The lines to return are those below that contain the word "javascript".

+++

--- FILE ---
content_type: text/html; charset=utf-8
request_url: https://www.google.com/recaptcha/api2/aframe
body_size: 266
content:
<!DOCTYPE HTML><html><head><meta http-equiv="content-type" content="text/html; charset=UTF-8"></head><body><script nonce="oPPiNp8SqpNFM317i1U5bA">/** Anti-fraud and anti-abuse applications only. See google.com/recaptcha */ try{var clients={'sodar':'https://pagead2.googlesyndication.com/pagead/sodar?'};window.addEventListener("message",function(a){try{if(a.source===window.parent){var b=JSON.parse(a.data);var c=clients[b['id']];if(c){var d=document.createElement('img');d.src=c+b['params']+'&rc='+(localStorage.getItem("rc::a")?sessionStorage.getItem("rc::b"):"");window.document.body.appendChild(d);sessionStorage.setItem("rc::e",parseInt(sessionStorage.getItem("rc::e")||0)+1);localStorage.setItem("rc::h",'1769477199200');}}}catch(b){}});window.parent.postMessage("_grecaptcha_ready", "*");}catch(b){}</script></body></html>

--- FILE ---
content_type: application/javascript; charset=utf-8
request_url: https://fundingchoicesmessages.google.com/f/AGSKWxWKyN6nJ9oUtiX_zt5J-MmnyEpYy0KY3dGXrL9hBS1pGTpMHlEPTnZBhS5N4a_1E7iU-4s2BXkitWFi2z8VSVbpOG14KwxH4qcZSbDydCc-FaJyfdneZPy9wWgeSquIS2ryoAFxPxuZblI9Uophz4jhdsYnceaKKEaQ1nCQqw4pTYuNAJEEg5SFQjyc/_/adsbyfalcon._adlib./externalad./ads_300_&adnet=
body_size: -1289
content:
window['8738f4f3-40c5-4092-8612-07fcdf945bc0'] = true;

+++

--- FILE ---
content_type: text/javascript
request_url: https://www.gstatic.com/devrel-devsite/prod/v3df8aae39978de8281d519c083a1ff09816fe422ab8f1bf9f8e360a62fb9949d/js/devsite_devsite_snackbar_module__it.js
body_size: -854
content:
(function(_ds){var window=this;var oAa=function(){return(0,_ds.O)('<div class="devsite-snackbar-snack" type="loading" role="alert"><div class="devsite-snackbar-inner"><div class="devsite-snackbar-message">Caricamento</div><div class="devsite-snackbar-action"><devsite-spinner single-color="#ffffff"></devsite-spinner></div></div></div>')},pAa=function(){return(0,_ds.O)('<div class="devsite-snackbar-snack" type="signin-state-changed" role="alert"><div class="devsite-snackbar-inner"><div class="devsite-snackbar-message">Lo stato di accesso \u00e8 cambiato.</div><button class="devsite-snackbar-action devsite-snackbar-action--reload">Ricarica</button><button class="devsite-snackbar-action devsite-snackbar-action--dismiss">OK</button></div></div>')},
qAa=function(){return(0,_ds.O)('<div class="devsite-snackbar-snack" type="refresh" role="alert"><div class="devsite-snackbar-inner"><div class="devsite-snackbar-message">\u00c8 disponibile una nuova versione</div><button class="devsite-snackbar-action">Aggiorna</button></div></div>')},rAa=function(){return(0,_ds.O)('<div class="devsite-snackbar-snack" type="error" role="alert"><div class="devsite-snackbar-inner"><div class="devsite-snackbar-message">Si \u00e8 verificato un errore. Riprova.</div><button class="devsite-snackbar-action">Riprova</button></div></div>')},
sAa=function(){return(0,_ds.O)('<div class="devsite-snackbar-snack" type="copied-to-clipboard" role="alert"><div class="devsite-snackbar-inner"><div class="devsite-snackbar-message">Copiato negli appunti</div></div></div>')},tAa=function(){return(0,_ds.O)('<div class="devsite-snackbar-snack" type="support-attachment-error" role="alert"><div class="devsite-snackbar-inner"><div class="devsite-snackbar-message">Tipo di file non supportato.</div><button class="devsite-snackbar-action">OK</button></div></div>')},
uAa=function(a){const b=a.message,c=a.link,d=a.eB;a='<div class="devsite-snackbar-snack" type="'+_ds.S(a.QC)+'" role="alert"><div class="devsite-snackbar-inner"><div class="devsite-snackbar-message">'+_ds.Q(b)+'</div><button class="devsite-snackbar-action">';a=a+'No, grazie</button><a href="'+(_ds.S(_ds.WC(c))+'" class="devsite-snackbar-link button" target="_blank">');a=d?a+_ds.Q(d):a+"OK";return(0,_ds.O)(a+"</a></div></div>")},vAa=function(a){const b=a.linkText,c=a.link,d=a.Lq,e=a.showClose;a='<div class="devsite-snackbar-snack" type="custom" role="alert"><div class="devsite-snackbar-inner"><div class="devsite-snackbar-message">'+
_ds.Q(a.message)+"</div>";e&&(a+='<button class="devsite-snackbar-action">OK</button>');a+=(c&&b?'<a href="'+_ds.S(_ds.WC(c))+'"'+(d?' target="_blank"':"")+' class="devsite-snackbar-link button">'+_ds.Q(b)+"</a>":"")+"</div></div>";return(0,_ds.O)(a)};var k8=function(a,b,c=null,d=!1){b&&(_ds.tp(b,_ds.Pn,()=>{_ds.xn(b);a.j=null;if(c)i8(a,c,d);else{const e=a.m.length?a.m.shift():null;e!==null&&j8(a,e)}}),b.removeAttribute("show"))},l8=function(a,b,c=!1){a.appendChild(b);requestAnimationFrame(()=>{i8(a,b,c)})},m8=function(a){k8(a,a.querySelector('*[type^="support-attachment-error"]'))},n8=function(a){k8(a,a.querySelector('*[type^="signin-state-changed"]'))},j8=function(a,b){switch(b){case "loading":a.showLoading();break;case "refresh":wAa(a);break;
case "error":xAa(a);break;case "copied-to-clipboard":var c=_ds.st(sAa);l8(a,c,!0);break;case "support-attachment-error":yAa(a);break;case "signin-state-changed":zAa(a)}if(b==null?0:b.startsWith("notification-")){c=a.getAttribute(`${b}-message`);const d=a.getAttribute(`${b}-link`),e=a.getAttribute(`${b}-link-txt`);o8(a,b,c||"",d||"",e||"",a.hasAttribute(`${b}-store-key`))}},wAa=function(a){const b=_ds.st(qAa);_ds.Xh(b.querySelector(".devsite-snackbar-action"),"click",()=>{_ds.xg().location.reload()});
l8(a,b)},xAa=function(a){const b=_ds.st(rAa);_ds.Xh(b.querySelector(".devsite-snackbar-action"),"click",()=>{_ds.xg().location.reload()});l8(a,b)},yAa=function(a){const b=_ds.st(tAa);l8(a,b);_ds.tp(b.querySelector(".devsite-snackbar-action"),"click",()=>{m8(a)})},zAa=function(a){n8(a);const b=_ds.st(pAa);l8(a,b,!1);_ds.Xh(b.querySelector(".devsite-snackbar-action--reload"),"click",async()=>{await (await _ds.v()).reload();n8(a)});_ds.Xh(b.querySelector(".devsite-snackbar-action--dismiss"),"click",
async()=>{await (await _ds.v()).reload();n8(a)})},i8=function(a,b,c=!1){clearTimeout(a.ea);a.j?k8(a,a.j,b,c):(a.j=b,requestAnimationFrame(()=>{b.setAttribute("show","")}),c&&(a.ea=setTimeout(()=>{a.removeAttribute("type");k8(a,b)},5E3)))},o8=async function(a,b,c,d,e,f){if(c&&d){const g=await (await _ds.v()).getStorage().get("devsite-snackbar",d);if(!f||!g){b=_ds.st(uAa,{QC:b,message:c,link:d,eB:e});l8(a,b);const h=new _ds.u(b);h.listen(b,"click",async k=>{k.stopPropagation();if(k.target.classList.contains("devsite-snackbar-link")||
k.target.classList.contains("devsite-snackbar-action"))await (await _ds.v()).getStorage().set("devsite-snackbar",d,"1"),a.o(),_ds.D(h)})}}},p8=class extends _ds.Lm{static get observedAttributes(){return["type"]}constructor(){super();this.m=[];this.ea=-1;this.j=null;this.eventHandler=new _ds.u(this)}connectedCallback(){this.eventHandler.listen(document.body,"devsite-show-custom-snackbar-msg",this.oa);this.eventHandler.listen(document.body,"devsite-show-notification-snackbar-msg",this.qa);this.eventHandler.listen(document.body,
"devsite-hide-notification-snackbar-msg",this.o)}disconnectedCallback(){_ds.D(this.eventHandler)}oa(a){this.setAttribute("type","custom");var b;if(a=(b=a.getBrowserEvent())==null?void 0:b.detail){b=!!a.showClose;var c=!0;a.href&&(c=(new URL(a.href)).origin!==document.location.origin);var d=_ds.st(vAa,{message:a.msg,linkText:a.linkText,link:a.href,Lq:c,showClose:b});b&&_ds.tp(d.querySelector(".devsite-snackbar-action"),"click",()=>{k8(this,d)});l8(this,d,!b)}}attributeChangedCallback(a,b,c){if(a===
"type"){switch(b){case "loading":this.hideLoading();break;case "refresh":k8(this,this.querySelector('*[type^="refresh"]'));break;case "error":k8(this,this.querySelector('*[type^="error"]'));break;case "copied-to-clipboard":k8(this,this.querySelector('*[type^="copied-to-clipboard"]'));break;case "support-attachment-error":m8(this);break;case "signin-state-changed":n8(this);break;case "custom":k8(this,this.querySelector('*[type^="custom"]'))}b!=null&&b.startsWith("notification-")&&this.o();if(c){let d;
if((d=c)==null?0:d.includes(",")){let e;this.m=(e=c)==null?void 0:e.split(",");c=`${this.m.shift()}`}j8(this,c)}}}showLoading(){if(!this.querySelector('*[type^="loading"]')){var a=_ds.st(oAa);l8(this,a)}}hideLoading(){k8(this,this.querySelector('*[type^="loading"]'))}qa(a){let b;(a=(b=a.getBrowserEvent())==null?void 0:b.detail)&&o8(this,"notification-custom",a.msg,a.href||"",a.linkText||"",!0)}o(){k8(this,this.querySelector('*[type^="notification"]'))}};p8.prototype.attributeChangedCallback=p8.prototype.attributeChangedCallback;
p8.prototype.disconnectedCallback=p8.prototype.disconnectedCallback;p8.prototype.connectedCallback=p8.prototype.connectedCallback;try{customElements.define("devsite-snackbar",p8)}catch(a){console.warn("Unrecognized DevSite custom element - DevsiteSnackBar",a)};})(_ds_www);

+++

**ANSWER SECTION:**
content_type: application/javascript; charset=utf-8
content_type: text/javascript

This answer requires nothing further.